RECORDS FOR THIS EXERCISE
[Start of section]

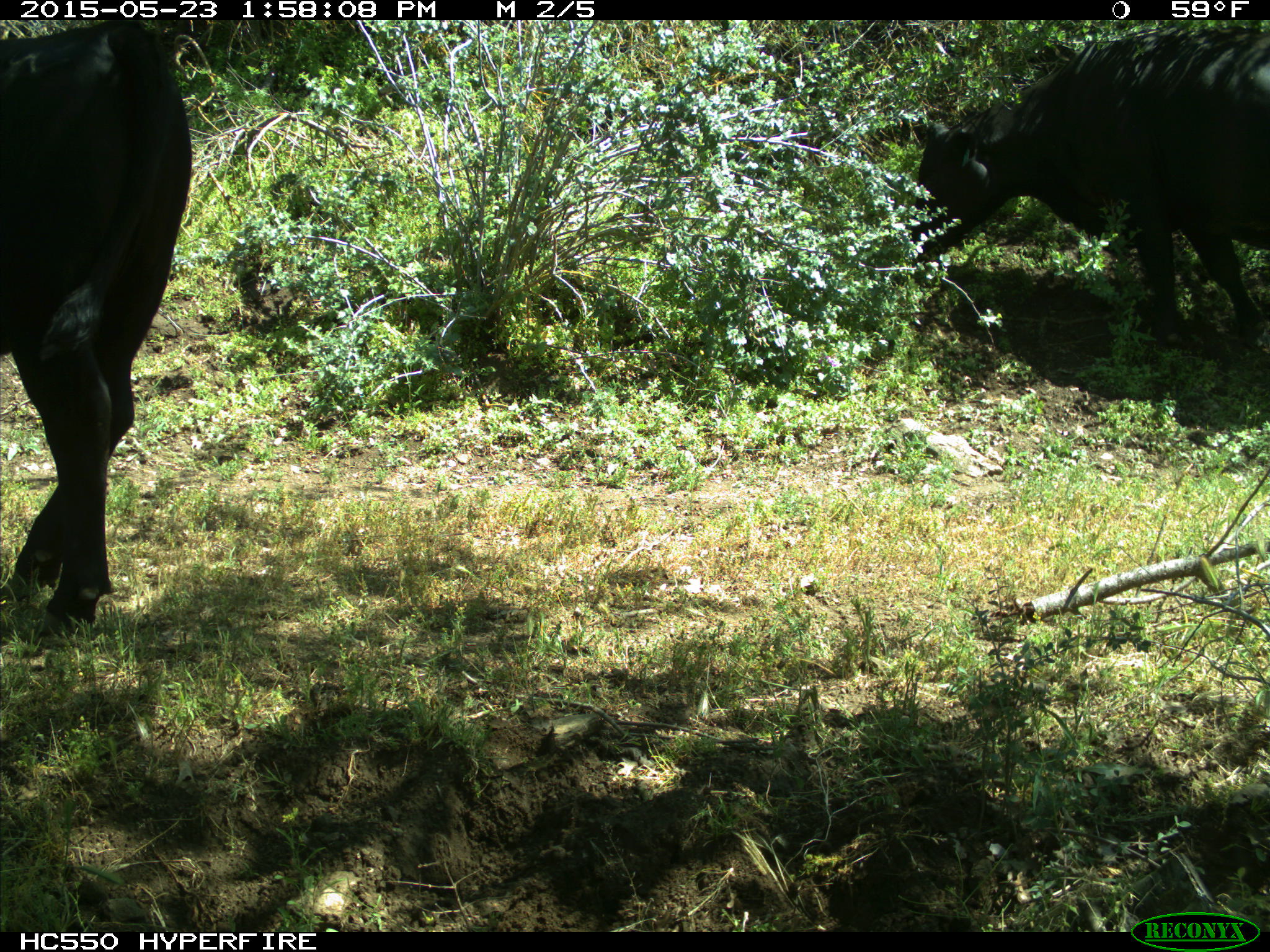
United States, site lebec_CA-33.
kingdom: Animalia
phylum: Chordata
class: Mammalia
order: Artiodactyla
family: Bovidae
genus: Bos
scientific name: Bos taurus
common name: domestic cow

[End of section]

ASSIGNMENT
Transcribe the whole of the data exactly, minus any pictures.

EXPECTED ANSWER
United States, site lebec_CA-33.
kingdom: Animalia
phylum: Chordata
class: Mammalia
order: Artiodactyla
family: Bovidae
genus: Bos
scientific name: Bos taurus
common name: domestic cow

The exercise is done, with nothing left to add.